* **Task prompt**: Without any pictures, print the lines below from the one that has "Maison à vendre" through the one that has "Aysgarth Falls by", exactly and nothing else.

(Records from a data collection)

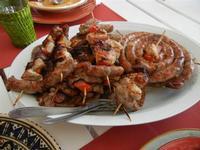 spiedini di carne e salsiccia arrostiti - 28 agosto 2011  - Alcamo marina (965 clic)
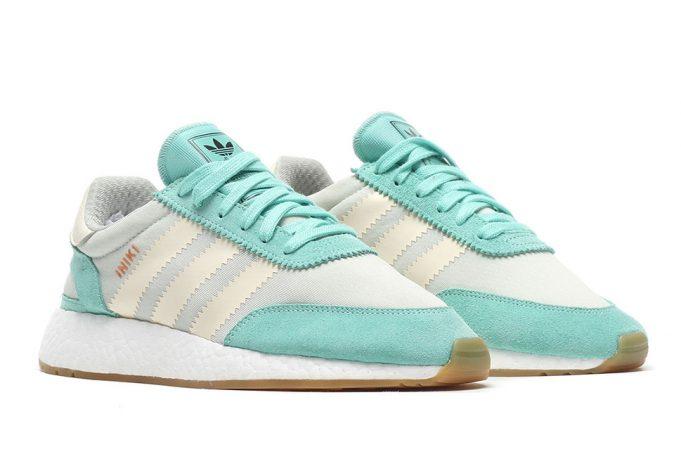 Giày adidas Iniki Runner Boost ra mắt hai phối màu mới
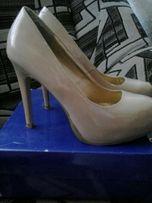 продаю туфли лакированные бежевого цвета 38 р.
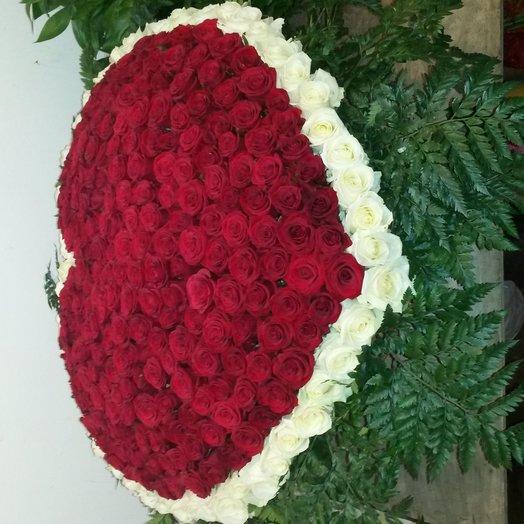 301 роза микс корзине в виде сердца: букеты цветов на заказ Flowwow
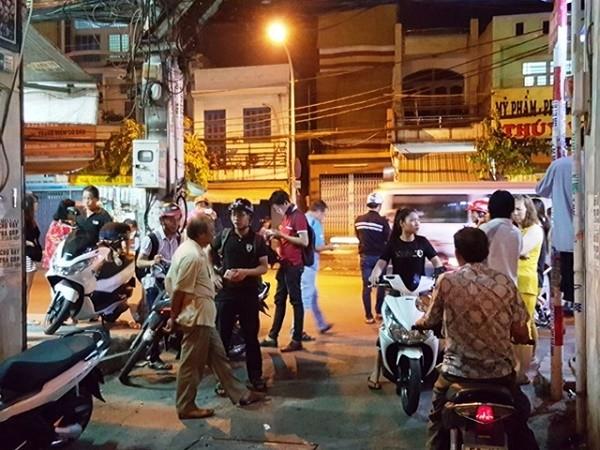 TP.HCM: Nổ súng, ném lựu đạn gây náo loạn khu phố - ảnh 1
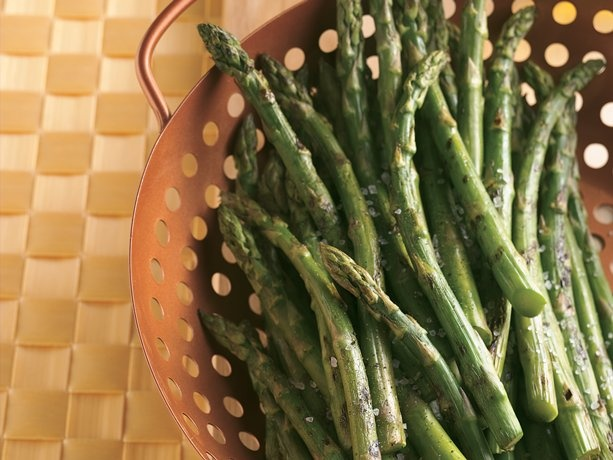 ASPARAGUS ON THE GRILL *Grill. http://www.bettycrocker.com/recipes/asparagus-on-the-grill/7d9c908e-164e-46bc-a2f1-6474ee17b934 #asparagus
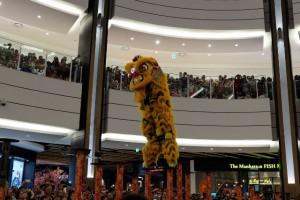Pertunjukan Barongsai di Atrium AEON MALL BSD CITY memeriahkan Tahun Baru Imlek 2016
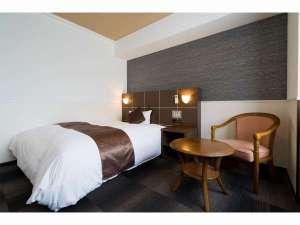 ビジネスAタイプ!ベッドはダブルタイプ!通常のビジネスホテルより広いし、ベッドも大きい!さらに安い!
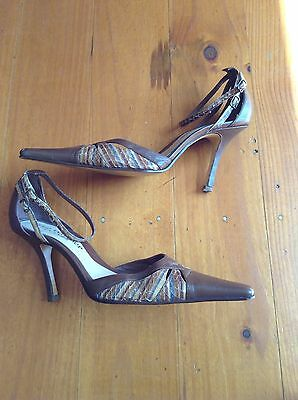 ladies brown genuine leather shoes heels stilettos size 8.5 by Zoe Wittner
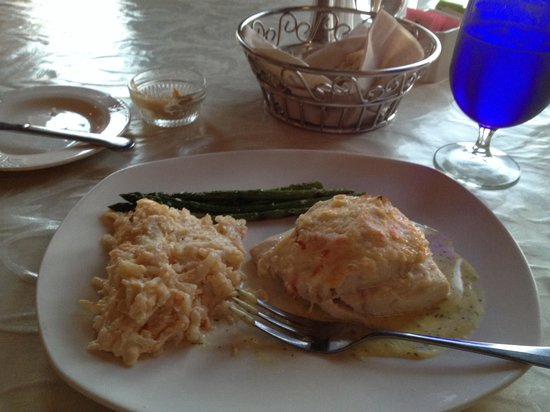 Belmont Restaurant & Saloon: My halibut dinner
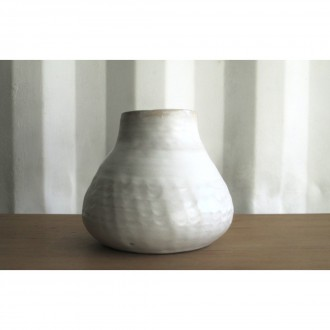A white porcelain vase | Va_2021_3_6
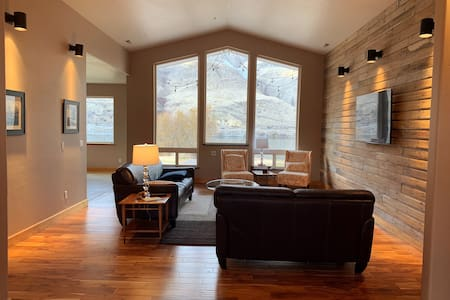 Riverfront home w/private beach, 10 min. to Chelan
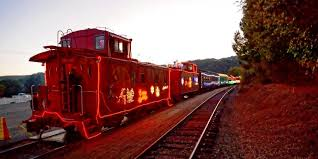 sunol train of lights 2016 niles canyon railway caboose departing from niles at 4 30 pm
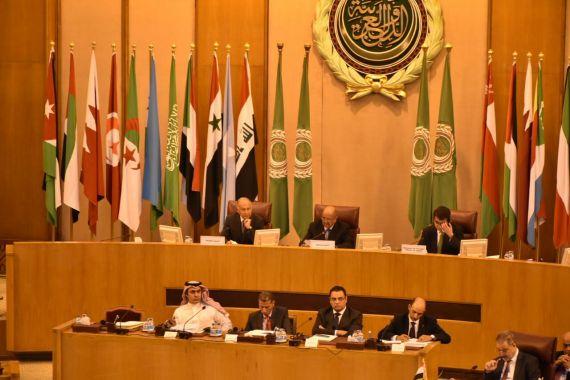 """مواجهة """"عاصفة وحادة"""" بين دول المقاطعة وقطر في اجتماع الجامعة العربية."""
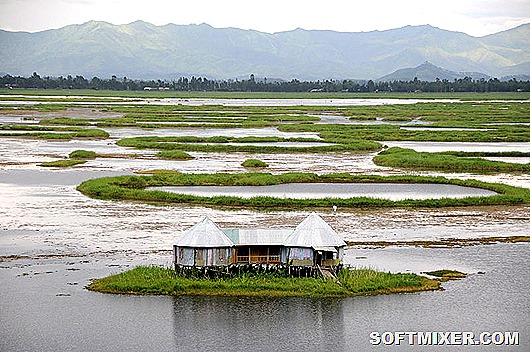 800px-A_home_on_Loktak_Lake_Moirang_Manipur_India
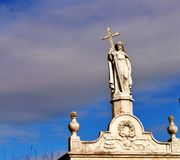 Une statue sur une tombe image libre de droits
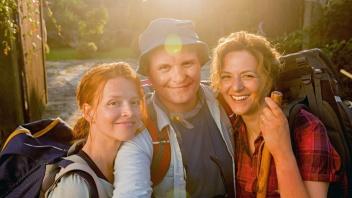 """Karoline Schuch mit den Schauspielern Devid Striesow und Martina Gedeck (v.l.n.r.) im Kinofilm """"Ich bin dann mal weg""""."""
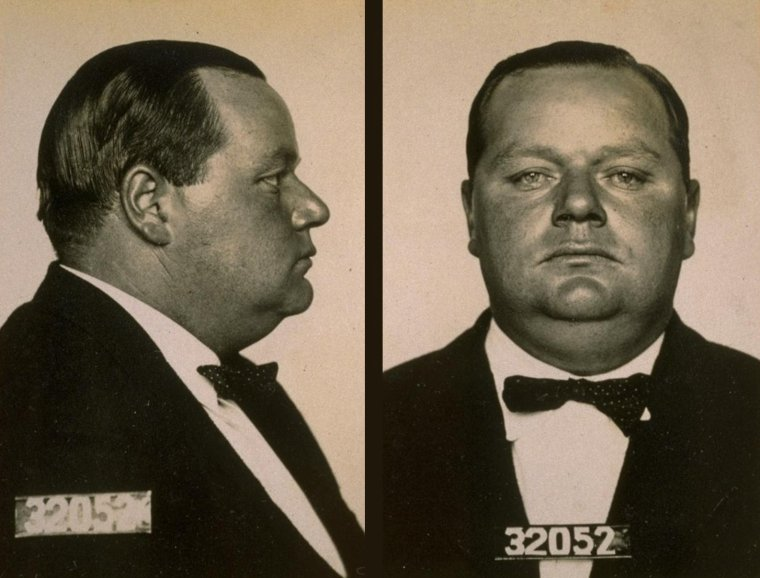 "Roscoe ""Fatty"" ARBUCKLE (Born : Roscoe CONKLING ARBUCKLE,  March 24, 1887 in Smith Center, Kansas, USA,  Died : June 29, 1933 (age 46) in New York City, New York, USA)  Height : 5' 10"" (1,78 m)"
==
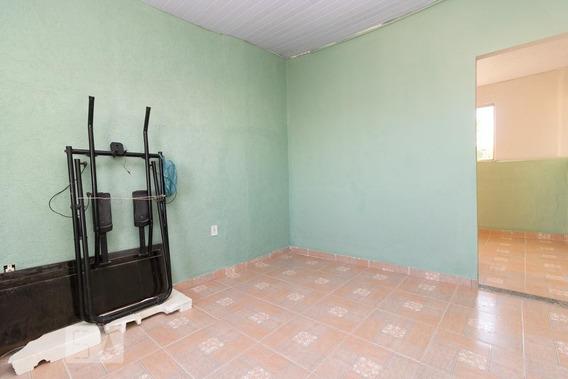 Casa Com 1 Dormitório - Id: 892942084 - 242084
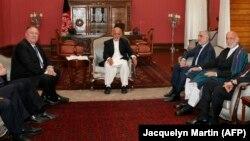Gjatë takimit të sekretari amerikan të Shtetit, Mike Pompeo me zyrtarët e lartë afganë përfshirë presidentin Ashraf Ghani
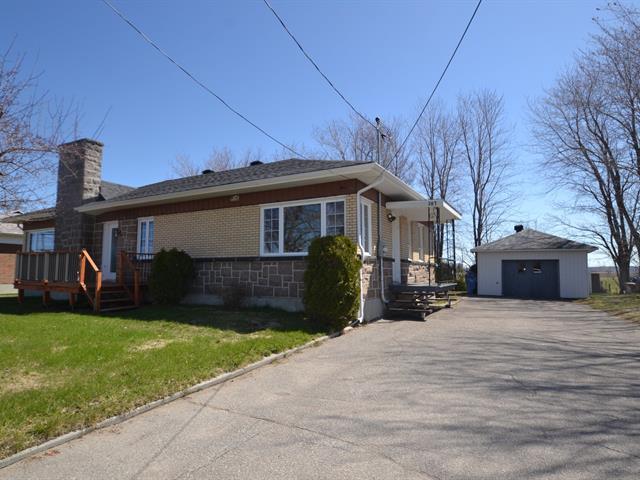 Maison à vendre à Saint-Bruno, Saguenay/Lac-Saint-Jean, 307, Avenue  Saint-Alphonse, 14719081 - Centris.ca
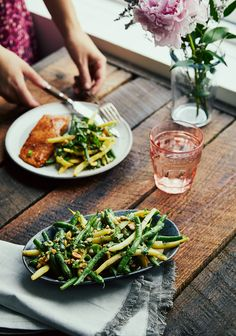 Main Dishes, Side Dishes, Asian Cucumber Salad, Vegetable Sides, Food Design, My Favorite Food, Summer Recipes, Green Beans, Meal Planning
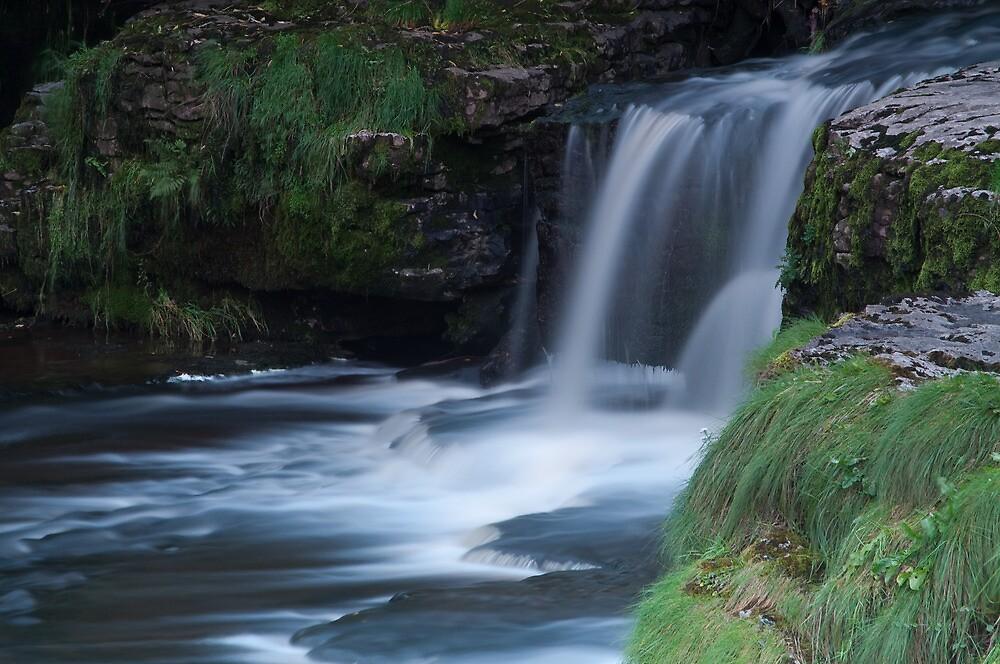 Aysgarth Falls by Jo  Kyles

* **Response**:
 Maison à vendre à Saint-Bruno, Saguenay/Lac-Saint-Jean, 307, Avenue  Saint-Alphonse, 14719081 - Centris.ca
 Main Dishes, Side Dishes, Asian Cucumber Salad, Vegetable Sides, Food Design, My Favorite Food, Summer Recipes, Green Beans, Meal Planning
 Aysgarth Falls by Jo  Kyles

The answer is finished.